Na crónica «Aritmética de rebanho», em que data morreu Alberto dos Santos Abrunheiro?

Texto apresentado
_ _ _ _

29/12/2013

Última crónica de 2013 para O RIBATEJO - Rosário Breve n.º 339 - in www.oribatejo.pt



Aritmética de rebanho

Digo-o de cor mas não à pressa: a 8 de Março próximo, é de celebrar o primeiro século decorrido desde a magia de maravilha daquele   momento/limiar em que, acercando-se de uma cómoda alta em perfeito transe de criação, um tal Fernando Alberto Pessoa Caeiro deu à luz, e de um jacto, os poemas de O Guardador de Rebanhos.
Esse mesmo ano quatordécimo do XX foi o do rebentamento da famigerada Grande Guerra, também chamada Primeira Mundial (como se toda e qualquer guerra, por invariavelmente configurar o crime da desumanidade contra a humanidade, não fosse sempre mundial).
E foi também, já agora, o do nascimento de Alberto dos Santos Abrunheiro, meu Tio paterno e o mais perfeito exemplar da mais exemplar solidão pessoal que já me foi acontecido conhecer. Amputado aos dezanove anos de uma das pernas no mesmo ano de gangrena da ascensão de Hitler à chancelaria do Reich e da, por cá, infame Constituição salazarenta que pros(ins)tituiu a ratazanaria do Estado Novo, esse meu também Alberto atravessou a vau o almegue desolado da própria existência, a qual se lhe finou, sozinho ele como à chuva um cão sem coleira, a 14 de Agosto de 1980. Outro catorze para outro Alberto, portanto: aritmética de rebanho.
Destas águas passadas, confesso, se movem os meus moinhos, quiçá se não de mais. São, por assim dizer, a minha cinemateca portátil, pois que, surda e gestual à maneira de cinema-mudo comigo sozinho na plateia, sempre me deixa re(vi)ver o-que-lá-vai no cumprimento da ameaça de nunca mais voltar.

_ _ _ _

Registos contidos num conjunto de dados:
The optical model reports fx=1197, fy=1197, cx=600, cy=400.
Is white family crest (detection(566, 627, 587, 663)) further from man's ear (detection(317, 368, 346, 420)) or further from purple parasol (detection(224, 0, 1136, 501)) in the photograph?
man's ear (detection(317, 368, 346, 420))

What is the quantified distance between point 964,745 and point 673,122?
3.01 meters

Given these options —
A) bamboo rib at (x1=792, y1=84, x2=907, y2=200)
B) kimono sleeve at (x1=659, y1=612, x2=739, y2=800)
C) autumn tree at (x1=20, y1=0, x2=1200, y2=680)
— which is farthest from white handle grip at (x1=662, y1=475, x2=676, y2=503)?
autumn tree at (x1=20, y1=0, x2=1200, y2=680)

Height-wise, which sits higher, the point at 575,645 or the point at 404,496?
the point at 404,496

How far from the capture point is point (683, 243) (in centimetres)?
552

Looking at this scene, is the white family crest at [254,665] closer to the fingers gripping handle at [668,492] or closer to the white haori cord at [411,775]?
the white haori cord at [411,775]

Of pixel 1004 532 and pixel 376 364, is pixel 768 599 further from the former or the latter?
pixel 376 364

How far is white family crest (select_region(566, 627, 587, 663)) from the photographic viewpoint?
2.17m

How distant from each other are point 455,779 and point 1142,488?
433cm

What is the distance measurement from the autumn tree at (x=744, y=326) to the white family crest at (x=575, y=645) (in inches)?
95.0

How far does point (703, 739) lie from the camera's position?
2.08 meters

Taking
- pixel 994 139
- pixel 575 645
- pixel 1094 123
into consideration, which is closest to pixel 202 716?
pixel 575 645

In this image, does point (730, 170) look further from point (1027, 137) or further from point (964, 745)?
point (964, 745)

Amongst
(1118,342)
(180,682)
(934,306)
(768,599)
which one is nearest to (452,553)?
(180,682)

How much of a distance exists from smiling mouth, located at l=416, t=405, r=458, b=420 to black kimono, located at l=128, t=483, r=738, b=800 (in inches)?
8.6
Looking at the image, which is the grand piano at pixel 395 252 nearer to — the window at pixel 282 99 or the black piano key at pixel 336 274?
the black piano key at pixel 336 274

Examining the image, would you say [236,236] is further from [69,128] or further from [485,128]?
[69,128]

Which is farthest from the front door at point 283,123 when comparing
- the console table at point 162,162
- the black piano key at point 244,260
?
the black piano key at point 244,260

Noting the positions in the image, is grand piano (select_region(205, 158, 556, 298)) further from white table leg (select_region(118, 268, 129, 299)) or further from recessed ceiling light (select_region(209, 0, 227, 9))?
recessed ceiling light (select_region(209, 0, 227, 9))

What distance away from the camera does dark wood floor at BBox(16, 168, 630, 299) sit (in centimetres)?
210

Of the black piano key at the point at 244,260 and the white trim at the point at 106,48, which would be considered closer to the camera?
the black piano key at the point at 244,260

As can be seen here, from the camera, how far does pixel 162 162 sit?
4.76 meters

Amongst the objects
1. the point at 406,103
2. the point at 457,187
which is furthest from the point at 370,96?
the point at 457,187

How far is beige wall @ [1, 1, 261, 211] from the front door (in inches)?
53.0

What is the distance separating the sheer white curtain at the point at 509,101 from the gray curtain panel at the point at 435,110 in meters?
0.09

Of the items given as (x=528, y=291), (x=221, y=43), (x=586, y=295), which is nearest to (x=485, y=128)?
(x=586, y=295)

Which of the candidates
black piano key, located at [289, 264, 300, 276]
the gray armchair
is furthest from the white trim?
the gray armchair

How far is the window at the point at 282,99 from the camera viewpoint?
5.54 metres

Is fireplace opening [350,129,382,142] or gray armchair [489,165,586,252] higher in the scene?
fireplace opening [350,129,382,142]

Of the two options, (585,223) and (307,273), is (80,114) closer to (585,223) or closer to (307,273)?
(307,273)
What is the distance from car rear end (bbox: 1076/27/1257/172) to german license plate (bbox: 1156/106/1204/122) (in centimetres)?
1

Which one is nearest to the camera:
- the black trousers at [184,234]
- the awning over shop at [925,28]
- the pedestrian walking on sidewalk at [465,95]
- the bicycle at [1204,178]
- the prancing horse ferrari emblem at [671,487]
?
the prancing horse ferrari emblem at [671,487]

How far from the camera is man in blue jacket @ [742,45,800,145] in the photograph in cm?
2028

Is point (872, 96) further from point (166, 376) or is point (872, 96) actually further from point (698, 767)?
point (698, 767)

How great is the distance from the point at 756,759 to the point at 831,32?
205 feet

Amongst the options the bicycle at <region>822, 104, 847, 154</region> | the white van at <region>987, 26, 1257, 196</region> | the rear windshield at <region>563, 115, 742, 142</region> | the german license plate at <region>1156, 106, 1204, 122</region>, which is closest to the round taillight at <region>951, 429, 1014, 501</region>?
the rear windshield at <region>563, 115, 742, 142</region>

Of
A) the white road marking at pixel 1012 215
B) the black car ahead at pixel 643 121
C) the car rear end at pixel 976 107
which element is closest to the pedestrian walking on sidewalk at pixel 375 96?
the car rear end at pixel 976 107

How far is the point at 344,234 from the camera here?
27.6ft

_ _ _ _

Resposta completa
A 14 de Agosto de 1980.